Perfino gli addetti ai lavori hanno perso il conto. Per dire: Galeazzo Bignami, il capogruppo di Fratelli d’Italia a Montecitorio, nella seduta dello scorso 25 marzo buttò lì un numero in faccia ai colleghi dell’opposizione: «Oggi festeggiamo, credo, la duecentesima richiesta di informativa urgente che deve essere resa dalla presidente del Consiglio su richiesta delle opposizioni e credo che già questo qualifichi qual è l’intensità con cui viene richiesta la stessa». Quel giorno i leader del “campo largo”, in apertura di seduta, si esibirono nella professione in cui eccellono dall’inizio della legislatura: chiedere al capo del governo di «riferire in Parlamento». Come se le aule di Montecitorio e Palazzo Madama non fossero i campi da gioco preferiti di Meloni. Tant’è: problemi loro.

C’è da dire che il contesto era parecchio invitante: il dopo referendum sulla riforma costituzionale della giustizia. Con il trionfo dei No, con annesse scosse telluriche nell’esecutivo.

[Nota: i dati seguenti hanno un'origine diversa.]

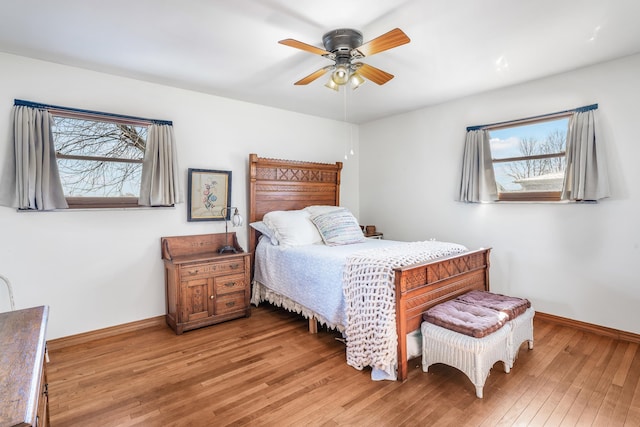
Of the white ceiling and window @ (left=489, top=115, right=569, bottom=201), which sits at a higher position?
the white ceiling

Ecco, quindi, il disco rotto dei rappresentanti dei vari gruppi della minoranza: «Siamo qui a chiederle un’informativa urgente della presidente del Consiglio, Giorgia Meloni» (Marco Grimaldi, Avs); «intervengo per unirmi alla richiesta di un’informativa urgente della presidente Meloni in quest’Aula» (Chiara Braga, Pd); «ci associamo alla richiesta dei colleghi di un’informativa urgente» (Riccardo Magi, +Europa); «avrebbe dovuto sentire l’esigenza, essa stessa, non sollecitata dalle opposizioni, di venire in Parlamento» (Roberto Giachetti, Italia Viva); «venga lei!» (Riccardo Ricciardi, M5S).